In questi giorni sarebbe in corso un lavoro di fino a Palazzo Chigi sotto la regia del sottosegretario Riccardo Fraccaro per estendere la normativa del golden power non solo adottando i decreti attuativi per i settori bancario, assicurativo e finanziario ma anche valutando l’inclusione nello scudo protettivo di altri settori strategici come quello biochimico o farmaceutico. In questa direzione va un recente appello del Copasir (Comitato parlamentare per la Sicurezza della Repubblica).

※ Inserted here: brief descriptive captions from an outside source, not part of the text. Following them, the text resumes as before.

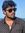 Prasad Gb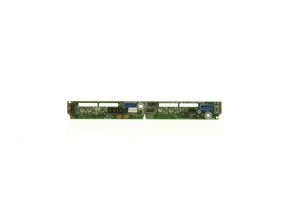 SATA backplane 5704327810469 - Placas bases -  5704327810469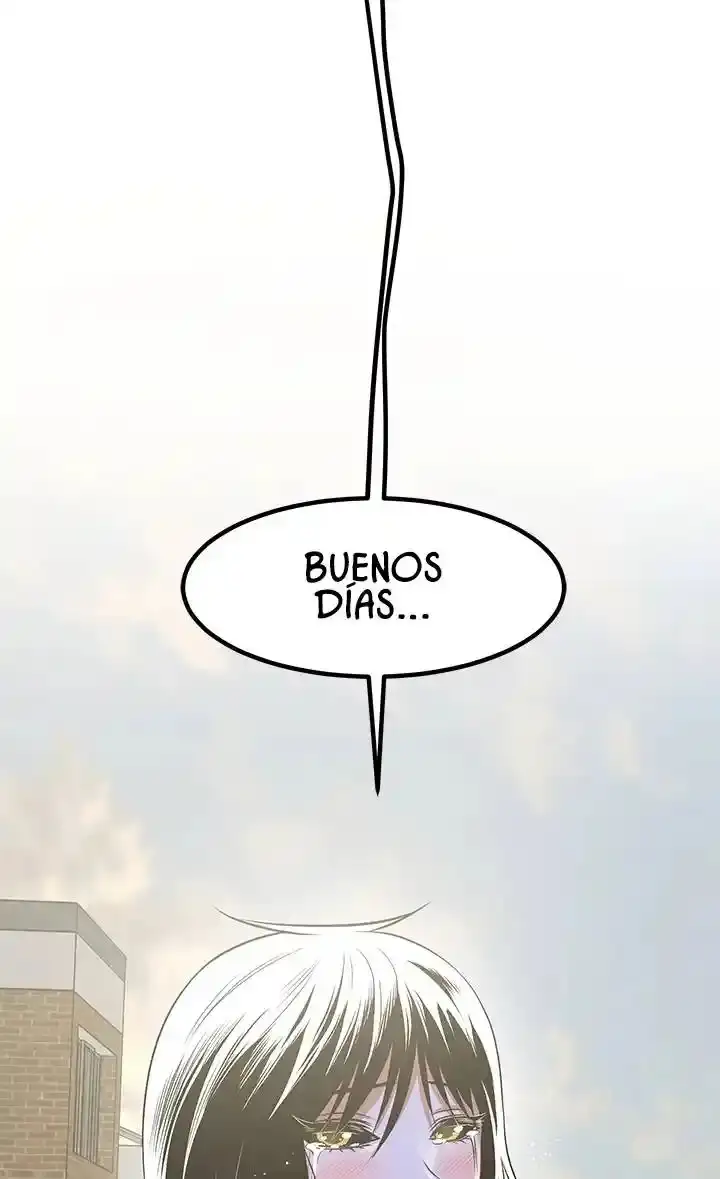 Soy Mamá capítulo 73 página 24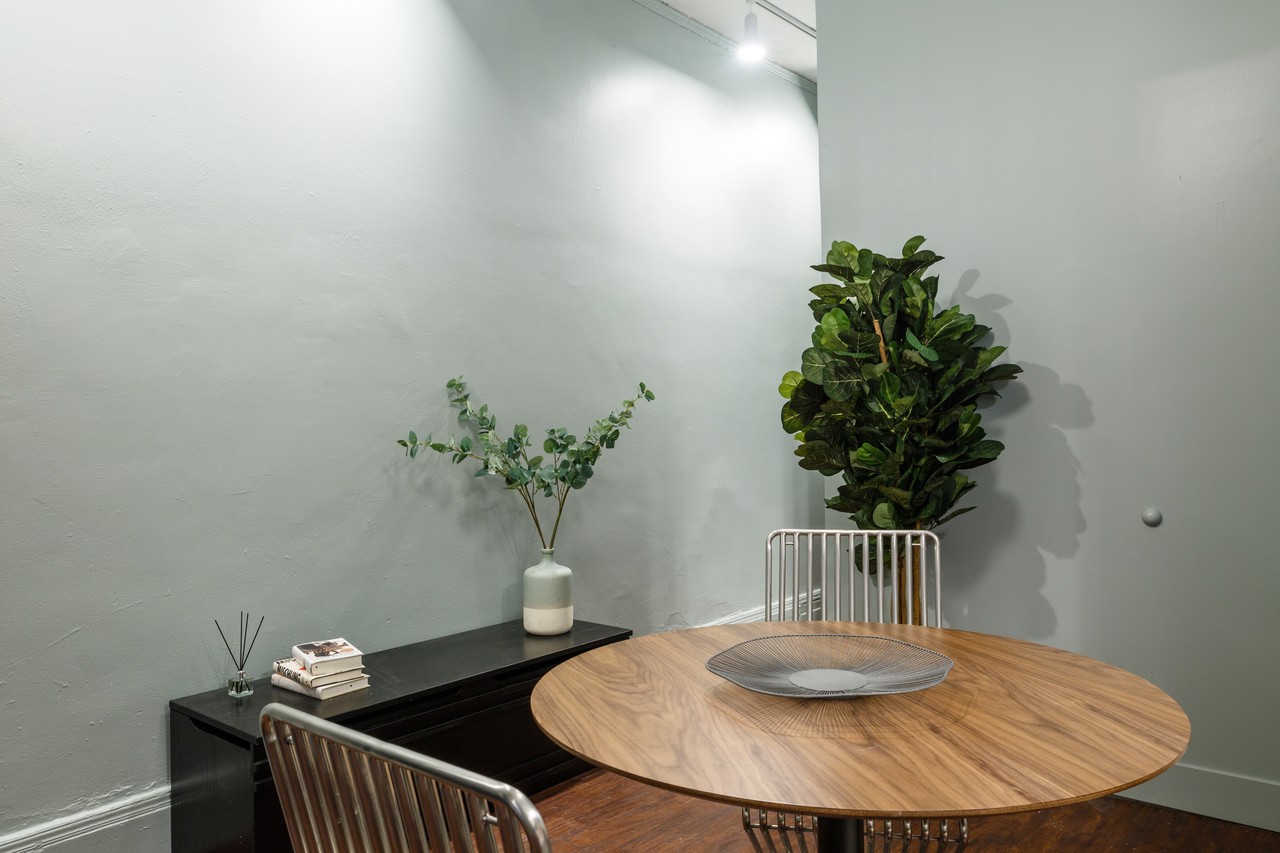 a room in Chelsea photo 5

“La decisione assunta oggi dal governo spagnolo di tutelare con il golden power le proprie aziende pone l’attenzione sull’attività aggressiva dei fondi sovrani che dispongono di risorse illimitate e di strumenti operativi anche interni all’Unione. È proprio quanto abbiamo denunciato giorni fa” ha detto in una nota questo mercoledì il senatore di Fratelli d’Italia e vicepresidente del Copasir Adolfo Urso, secondo cui i poteri speciali dovrebbero essere estesi anche “ai soggetti della stessa Unione europea che possono essere usati come ‘teste di ponte’ per azioni predatorie nei confronti del nostro patrimonio tecnologico e industriale”.